The South African who dazzled at last summer's world championships before becoming ensnared in a gender dispute resumed her low-key return to competition Sunday. She won a second straight 800-meter race in Finland in a time far slower than her world title run last August in Berlin.
"The race was pretty hard, the pace was fast for me," Semenya said. "It helped me to run a faster time, so I'm quite happy with the performance."
She cruised to victory at the Savo Games in her second race since was cleared to continue competing as a woman. She finished in 2 minutes, 2.41 seconds — almost two seconds faster than Thursday's comeback race at the Lappeenranta Games. Still, she was seven seconds slower than her national record of 1:55.45 at the 2009 worlds.

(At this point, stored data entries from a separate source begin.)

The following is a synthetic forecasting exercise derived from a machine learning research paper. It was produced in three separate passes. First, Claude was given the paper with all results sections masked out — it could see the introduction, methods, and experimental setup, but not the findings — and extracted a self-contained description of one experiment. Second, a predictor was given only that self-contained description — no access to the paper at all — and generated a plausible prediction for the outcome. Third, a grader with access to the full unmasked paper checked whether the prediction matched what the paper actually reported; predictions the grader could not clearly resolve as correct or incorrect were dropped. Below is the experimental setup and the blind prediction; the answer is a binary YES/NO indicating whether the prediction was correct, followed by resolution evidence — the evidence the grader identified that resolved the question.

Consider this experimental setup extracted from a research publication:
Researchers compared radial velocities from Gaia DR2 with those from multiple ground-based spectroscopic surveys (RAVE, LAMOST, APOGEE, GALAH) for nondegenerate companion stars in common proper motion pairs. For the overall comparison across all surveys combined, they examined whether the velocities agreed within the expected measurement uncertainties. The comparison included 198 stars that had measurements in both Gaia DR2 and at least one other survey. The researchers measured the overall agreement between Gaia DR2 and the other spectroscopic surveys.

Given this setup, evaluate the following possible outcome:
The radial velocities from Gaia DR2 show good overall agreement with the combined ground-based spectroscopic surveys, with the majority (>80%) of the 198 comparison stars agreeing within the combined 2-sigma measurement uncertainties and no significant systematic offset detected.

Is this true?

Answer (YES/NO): NO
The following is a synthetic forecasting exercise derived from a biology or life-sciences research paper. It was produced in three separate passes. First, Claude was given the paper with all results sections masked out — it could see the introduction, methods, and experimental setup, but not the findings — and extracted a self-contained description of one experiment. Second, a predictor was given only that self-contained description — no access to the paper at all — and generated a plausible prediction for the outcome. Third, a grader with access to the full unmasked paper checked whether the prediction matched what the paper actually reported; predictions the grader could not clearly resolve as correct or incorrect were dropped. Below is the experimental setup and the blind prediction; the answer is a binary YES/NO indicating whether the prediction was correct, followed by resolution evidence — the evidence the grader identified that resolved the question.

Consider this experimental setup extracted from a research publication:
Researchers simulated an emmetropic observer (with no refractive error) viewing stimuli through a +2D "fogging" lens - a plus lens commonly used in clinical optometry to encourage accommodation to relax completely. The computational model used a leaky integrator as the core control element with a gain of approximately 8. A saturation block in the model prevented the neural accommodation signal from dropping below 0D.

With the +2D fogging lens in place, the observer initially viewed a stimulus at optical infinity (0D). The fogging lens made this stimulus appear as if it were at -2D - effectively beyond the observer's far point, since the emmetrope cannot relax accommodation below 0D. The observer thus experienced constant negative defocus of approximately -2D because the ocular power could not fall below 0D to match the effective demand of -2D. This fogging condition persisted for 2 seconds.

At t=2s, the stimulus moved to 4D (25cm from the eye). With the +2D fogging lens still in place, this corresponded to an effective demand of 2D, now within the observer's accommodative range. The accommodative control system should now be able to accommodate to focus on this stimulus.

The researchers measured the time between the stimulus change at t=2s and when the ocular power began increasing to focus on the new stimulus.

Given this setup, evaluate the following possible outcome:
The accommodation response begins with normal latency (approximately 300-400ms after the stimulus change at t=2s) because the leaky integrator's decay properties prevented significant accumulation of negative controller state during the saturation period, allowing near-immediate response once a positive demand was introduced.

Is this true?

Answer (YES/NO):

Semenya appeared relaxed before Sunday's race on a blustery day in the town of less than 8,000 people, 280 miles north of Helsinki.
She was in full control against a weak field. Britain's Marilyn Okoro, who might have offered some competition, pulled out before the race. Sofia Oberg of Sweden was a distant second in 2:04.27 and Anna Verhovskaya of Russia was third in 2:04.41.
Semenya said she lacks power, and her coach, Michael Seme, agreed.
"The speed is not there. It's still a long way," Seme said. "But it's going according to my plan."
During her 11-month layoff while she underwent gender testing, Seme and Harkonen tried to shield the 19-year-old. The meets in Finland helped to gently reintroduce her to the spotlight, as well as to competition.
"I'm pretty happy with the performance," Semenya said. "Starting with 2:04 and 2:02 is good."
Harkonen said the trip to Finland worked "100 percent," although he thought Sunday's wind made Semenya's run difficult.
Semenya's muscular appearance and dramatic improvement in times when she won the world championship gold in Berlin prompted gender tests by track and field's governing body. It's unclear if Semenya underwent any treatment during her 11 months away. But after months of negotiations between her lawyers and the IAAF, she was allowed to run as a woman.